It’s the daily practice
The goal, that little dot on the horizon, is just there for me to stay on course. The important things is the daily practice and how it gradually makes me better, teaches me new things, and opens up to new unknown opportunities.
Writing everyday is just like swimming: practice will make you better in so many different ways, often unknown. From learning the technical craft to how you think better, speak clearer, and communicate wiser with the world.
And by sharing this practical philosophy I hope to inspire, fuel new conversations, challenge, question, innovate, and facilitate positive change.
Cleaned out everything
One of the best things I have done in my life is to get rid of almost everything I owned to not have anything to hide behind. That forced me to really get to know myself and learn what I really need in this life to live my truth.
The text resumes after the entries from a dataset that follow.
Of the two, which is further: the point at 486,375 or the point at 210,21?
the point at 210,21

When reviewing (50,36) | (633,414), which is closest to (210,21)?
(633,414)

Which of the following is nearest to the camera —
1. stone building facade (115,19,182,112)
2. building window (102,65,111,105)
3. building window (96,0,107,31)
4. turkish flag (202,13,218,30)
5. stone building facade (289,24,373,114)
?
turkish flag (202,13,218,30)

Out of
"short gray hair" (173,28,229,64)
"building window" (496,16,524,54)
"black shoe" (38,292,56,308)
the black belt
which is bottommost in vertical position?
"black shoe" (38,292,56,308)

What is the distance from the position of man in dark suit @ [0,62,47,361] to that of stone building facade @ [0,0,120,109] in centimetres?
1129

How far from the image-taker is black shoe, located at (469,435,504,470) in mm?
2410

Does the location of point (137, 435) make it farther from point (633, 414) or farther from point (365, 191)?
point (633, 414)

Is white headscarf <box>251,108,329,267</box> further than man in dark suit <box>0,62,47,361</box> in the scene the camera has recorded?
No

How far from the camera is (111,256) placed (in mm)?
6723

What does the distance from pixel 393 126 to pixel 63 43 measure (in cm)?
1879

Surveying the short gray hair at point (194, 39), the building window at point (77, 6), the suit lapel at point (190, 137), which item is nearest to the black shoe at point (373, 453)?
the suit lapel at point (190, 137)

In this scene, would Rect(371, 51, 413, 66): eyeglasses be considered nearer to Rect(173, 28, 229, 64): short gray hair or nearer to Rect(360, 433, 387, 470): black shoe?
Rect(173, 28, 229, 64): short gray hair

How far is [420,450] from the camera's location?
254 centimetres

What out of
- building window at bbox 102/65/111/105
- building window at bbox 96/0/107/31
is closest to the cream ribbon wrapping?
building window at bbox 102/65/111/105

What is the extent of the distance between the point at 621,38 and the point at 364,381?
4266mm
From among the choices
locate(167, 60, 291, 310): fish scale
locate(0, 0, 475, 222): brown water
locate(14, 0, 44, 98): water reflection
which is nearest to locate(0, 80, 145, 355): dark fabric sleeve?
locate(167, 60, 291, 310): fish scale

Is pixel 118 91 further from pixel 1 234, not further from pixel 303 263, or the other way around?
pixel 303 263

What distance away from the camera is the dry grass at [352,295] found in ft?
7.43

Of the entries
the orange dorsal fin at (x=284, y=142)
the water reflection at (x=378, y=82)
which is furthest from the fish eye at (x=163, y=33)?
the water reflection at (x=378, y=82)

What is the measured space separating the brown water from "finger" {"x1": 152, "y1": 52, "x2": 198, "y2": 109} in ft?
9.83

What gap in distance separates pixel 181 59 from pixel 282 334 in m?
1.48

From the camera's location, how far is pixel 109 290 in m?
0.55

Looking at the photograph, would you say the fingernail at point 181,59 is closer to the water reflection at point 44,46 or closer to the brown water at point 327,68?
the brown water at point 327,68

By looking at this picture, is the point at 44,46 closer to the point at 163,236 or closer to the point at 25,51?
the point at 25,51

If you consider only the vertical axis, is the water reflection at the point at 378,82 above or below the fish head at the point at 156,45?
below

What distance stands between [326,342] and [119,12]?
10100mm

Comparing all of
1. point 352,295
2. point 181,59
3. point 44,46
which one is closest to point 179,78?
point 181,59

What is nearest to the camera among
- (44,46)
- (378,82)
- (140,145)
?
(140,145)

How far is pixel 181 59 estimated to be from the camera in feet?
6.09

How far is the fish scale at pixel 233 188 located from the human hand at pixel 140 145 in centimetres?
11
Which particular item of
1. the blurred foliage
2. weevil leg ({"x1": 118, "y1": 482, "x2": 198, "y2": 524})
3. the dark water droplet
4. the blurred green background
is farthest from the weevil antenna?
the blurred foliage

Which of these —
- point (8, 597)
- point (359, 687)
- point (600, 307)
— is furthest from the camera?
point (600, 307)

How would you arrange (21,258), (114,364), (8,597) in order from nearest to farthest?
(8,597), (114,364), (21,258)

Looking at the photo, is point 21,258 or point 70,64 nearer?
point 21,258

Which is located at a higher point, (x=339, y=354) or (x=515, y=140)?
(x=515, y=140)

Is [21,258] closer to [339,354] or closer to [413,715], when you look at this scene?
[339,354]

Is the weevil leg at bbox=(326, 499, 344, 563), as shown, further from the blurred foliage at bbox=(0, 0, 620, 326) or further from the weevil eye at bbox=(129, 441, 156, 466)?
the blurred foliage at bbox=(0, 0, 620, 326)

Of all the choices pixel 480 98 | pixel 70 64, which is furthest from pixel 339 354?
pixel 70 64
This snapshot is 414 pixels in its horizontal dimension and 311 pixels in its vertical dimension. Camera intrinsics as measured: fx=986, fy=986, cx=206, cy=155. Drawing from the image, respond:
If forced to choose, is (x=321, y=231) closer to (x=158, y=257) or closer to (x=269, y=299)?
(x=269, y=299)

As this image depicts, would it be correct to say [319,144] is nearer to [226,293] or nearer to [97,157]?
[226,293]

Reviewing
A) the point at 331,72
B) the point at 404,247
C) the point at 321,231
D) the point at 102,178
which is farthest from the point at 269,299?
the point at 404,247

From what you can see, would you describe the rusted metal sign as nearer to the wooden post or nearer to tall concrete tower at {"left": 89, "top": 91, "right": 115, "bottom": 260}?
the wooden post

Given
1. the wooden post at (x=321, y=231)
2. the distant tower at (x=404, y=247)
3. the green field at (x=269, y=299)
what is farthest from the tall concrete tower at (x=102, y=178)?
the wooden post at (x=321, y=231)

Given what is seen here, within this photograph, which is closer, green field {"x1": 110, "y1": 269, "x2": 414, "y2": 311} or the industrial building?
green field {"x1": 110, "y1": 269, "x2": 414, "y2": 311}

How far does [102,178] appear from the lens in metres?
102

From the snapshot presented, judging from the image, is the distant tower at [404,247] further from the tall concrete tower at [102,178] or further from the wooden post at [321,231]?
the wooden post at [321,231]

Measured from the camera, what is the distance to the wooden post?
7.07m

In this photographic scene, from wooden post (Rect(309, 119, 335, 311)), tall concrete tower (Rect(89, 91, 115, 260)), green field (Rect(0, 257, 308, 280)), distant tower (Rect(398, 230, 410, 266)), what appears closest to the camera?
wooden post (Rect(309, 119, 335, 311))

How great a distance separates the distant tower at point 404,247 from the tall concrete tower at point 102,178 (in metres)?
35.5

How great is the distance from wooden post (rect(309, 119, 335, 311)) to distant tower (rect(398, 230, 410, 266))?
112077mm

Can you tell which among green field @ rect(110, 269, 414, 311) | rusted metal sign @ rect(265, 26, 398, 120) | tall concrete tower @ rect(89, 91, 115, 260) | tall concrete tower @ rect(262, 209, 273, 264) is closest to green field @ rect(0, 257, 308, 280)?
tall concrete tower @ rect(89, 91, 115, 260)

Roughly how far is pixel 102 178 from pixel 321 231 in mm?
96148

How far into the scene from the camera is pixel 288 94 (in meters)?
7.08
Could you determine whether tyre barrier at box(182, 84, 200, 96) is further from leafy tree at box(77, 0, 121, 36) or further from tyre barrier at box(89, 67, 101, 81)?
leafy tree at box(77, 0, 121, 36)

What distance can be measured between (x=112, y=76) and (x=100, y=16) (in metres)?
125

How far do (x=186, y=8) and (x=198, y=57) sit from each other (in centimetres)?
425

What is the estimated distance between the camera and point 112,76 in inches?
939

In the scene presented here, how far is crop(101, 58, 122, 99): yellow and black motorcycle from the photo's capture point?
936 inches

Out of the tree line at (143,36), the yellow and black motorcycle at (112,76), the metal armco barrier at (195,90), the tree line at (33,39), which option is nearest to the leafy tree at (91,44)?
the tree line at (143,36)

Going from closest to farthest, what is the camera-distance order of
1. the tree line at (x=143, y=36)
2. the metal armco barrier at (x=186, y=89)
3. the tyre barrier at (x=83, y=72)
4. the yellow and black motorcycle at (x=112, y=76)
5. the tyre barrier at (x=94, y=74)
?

I learned that I only need gear to do the activities I love the most, from writing and making photos to practicing ocean and mountain sports. Instead of postponing all that for retirement, I wanted it to be my daily lifestyle.
And this lifestyle, carved out on the invisible border between nature and society, doesn’t allow borrowing from tomorrow to consume today because then you’re locked in with fewer options, and less time, attention, and creative energy.
Today I’m very hesitant in buying anything, part from nutritious food, because what I don’t frequently use will take a big chunk out of tomorrow today and I’m not prepared to make that sacrifice for some false external validation.